Monday, July 30, 2007

Entitlement Spending Could Top 75% of Budget by 2030

Robert Samuelson notes that there is not enough talk about entitlement reform, either out of the Presidential candidates nor out of the think tanks. This is a problem, of course, because in about 23 years or so, entitlements could eat up 75 percent of the federal budget according to the Congressional Budget Office:
The aging of America is not just a population change or, as a budget problem, an accounting exercise. It involves a profound transformation of the nature of government: commitments to the older population are slowly overwhelming other public goals; the national government is becoming mainly an income-transfer mechanism from younger workers to older retirees.

Consider the outlook. From 2005 to 2030, the 65-and-over population will nearly double to 71 million; its share of the population will rise to 20 percent from 12 percent. Social Security, Medicare and Medicaid—programs that serve older people—already exceed 40 percent of the $2.7 trillion federal budget. By 2030, their share could hit 75 percent of the present budget, projects the Congressional Budget Office. The result: a political impasse.

The 2030 projections are daunting. To keep federal spending stable as a share of the economy would mean eliminating all defense spending and most other domestic programs (for research, homeland security, the environment, etc.). To balance the budget with existing programs at their present economic shares would require, depending on assumptions, tax increases of 30 percent to 50 percent—or budget deficits could quadruple. A final possibility: cut retirement benefits by increasing eligibility ages, being less generous to wealthier retirees or trimming all payments.
It is no wonder that politicians are so quite, none of the current solutions offer any political cover and political cover is what politicians want more than anything else.

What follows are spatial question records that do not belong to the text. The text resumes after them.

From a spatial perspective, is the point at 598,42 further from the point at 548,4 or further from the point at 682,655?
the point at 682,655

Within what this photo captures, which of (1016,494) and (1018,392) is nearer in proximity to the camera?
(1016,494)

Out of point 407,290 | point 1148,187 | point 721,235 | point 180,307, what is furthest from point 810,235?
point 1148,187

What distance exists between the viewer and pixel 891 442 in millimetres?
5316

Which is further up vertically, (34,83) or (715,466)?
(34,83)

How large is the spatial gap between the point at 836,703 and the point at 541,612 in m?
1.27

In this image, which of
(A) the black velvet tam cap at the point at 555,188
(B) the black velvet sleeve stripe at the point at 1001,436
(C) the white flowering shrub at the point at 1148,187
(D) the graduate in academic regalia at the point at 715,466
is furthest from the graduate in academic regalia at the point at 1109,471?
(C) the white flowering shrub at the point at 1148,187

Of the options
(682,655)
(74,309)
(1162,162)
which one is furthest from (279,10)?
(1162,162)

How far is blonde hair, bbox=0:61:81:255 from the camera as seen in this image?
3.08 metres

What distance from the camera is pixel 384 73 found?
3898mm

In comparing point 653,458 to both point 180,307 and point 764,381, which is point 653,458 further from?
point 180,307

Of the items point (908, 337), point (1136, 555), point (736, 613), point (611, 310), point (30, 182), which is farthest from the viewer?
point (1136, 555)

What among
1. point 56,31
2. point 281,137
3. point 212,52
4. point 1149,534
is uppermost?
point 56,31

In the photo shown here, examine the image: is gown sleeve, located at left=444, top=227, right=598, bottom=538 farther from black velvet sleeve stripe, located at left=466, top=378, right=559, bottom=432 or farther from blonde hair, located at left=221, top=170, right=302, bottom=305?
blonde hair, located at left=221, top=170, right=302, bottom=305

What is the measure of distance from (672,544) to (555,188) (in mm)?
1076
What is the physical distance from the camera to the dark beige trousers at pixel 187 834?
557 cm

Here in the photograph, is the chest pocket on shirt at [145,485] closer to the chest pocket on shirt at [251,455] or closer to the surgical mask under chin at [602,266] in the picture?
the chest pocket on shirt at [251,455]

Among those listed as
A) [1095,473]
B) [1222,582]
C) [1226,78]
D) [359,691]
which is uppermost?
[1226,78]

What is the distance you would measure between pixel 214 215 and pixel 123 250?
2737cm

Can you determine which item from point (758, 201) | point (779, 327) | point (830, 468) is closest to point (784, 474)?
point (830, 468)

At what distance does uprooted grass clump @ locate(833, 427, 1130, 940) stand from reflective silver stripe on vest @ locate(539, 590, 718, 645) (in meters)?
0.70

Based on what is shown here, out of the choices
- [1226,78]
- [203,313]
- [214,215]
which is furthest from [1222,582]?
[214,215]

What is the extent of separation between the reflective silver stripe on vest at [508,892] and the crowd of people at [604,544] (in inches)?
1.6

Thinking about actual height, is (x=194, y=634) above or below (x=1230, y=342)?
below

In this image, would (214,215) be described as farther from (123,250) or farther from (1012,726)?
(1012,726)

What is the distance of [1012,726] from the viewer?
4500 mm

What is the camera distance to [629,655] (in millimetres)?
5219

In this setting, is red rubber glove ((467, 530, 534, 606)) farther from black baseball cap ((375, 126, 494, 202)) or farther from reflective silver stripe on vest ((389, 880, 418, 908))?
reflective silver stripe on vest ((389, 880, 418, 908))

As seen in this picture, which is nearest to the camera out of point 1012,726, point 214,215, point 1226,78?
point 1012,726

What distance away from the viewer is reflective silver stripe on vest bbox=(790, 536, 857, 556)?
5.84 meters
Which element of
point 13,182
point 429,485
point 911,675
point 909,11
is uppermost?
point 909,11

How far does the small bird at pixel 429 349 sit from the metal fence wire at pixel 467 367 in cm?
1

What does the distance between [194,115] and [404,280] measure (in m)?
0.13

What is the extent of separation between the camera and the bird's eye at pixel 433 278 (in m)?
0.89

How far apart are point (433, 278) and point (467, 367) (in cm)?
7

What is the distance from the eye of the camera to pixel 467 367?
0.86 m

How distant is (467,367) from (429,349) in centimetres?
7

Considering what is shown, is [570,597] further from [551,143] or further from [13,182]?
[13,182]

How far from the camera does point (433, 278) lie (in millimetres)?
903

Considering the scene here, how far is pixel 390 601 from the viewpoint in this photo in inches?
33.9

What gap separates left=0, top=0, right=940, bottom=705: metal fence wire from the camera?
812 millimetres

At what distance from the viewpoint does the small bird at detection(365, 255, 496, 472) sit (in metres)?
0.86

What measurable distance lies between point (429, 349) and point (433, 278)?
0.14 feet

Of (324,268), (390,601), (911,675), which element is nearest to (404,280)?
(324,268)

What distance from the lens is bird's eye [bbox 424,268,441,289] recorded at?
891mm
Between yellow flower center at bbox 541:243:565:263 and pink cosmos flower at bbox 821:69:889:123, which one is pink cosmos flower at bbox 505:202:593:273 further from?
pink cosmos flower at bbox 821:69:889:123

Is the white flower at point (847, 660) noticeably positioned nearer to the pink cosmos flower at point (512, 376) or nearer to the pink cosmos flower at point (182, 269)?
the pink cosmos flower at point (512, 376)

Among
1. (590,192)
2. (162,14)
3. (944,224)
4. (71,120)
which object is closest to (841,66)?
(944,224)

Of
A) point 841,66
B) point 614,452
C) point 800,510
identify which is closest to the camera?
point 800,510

Samuelson posits an idea to get the think tanks to at least put pen to paper--a proposal that may not have legs.

Simply put, our political leaders are going to have to make some changes. The problem is that those changes will likely be late in coming because Congress has little ability to deal effectively with problems of the future, despite being paid to do so.

The problem that we as a nation face is that none of the above mentioned proposals are that appealing. So far, the dilemma has been posited as:
  1. Raise Taxes
  2. Cut Benefits (including raising eligibility rates, which is cutting benefits entirely to individuals ofa certain age)
  3. a combination of the two (which is far more likely right now)
But must we be wed to these concepts? Are there other alternatives?

If there are any alternatives, I have not heard of any. I would like to hear some.